Vom Amt für Soziales mitgeteilte Kosten:

Vom Sozialamt wurden für den Zeitraum Dezember 2017 bis Oktober 2018 220.866,08 € angewiesen. Die Finanzierung dieser Kosten erfolgte aus dem Ansatz bei Kapitel 3910 Titel 68102. Diese Kosten wurden im Rahmen der Basiskorrektur (Refinanzierung) seitens SenFin nicht berücksichtigt.

A)    Rechtsgrundlage:

§ 13 i.V. mit § 36 BezVG

 

B)    Auswirkungen auf den Haushaltsplan und die Finanzplanung 

  1. Auswirkungen auf Einnahmen und Ausgaben:
    Es werden enorme, noch nicht zu beziffernde Ersatzvornahmekosten erwartet, deren Beitreibung ungewiss ist, falls der Eigentümer seine Aktivitäten einstellt.
  2. Personalwirtschaftliche Auswirkungen:
    Die Durchführung der ggf. erforderlichen Verfahren und die Begleitung der erforderlichen Baumaßnahmen sind personell weder in der Bau- noch in der Wohnungsaufsicht mit dem vorhandenen Personal abzudecken.

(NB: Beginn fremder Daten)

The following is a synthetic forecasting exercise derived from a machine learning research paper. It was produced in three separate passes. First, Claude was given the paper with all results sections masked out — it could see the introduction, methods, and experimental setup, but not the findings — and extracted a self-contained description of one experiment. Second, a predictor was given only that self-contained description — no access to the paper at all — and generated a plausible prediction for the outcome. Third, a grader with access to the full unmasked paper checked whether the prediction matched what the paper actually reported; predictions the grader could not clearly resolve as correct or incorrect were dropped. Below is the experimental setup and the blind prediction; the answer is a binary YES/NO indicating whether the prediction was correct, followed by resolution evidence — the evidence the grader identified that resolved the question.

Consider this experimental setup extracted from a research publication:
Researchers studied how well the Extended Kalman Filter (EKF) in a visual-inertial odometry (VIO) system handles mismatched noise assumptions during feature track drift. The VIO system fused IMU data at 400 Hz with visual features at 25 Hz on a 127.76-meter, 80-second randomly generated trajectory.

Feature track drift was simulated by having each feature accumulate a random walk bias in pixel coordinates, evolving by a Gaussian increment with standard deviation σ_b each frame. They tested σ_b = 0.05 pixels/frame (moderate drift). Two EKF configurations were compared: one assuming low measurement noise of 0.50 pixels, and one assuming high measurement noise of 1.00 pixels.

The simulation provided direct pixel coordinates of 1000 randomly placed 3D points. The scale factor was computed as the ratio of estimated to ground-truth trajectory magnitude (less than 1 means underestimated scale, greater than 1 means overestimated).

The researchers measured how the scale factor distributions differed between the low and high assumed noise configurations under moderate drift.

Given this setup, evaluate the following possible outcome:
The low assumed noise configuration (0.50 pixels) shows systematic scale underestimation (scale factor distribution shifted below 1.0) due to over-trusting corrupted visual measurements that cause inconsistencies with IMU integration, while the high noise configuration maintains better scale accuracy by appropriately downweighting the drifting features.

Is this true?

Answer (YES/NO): NO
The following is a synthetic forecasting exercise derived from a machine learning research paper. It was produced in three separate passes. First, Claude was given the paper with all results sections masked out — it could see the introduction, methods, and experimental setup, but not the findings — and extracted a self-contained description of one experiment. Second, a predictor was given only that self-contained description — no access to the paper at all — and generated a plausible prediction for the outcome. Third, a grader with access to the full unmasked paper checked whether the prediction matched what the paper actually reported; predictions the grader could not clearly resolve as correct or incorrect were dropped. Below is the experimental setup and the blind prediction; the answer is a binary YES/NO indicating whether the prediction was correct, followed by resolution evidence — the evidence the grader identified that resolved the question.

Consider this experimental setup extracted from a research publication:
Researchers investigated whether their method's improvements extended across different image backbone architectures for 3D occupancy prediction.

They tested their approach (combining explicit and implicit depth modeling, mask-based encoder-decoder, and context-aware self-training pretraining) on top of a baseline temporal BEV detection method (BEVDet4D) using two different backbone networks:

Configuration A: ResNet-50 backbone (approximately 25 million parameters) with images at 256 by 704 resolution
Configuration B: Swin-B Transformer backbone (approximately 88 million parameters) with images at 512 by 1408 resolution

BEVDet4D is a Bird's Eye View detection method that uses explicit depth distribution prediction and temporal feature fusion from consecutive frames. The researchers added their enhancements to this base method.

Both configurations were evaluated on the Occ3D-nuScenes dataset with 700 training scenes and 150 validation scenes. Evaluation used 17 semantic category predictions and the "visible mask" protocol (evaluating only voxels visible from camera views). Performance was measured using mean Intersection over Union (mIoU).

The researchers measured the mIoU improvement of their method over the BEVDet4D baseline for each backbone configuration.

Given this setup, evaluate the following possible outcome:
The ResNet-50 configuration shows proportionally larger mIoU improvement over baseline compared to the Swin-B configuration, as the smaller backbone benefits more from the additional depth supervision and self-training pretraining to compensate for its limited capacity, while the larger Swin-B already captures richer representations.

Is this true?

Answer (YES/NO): YES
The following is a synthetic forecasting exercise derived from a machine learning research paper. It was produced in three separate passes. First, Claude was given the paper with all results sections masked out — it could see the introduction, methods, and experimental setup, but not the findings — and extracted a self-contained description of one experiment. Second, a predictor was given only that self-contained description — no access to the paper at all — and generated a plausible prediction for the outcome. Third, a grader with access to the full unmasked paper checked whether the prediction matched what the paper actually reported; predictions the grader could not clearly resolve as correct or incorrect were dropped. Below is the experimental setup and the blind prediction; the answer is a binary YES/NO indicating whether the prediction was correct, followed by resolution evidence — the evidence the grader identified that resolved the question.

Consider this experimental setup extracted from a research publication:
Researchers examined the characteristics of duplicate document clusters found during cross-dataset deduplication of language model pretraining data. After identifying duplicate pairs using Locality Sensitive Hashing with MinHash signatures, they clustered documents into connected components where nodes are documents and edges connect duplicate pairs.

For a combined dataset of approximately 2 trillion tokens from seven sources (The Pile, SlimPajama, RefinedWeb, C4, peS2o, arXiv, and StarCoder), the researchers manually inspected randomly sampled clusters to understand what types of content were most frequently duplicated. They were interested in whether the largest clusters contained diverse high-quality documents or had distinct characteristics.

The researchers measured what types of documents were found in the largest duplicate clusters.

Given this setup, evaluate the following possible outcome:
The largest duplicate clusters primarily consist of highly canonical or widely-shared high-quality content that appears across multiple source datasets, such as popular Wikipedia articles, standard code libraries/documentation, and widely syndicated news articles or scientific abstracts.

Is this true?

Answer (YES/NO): NO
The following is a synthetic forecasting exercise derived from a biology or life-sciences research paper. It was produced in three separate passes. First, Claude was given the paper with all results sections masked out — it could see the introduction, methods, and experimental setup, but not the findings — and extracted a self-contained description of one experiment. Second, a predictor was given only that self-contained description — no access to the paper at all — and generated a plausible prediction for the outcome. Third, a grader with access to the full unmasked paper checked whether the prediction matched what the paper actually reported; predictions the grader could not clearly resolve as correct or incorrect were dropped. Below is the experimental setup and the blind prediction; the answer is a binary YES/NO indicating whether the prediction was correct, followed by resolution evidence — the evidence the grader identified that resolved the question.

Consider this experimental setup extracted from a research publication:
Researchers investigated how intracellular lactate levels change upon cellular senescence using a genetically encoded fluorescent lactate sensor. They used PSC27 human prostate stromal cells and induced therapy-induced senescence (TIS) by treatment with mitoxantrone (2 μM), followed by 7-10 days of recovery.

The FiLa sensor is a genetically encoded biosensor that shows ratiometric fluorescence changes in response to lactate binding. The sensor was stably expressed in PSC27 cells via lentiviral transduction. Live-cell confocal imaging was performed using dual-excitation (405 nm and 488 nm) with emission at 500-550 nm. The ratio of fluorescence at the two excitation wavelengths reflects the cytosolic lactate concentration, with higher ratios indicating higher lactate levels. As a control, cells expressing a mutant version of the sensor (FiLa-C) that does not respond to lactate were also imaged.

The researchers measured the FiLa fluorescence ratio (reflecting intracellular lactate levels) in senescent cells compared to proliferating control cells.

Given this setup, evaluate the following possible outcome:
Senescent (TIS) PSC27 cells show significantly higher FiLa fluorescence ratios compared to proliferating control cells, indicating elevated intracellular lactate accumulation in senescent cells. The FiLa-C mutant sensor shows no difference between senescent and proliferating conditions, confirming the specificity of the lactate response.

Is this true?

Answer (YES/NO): YES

Hierfür ist mindestens eine erfahrene Verwaltungskraft der Besoldungsstufe A 11 erforderlich. Da der Stadtentwicklung keine ausreichenden Personalressourcen zur Verfügung stehen, wird die Senatsverwaltung für Stadtentwicklung und Wohnen um Abordnung entsprechenden Personal ersucht werden müssen.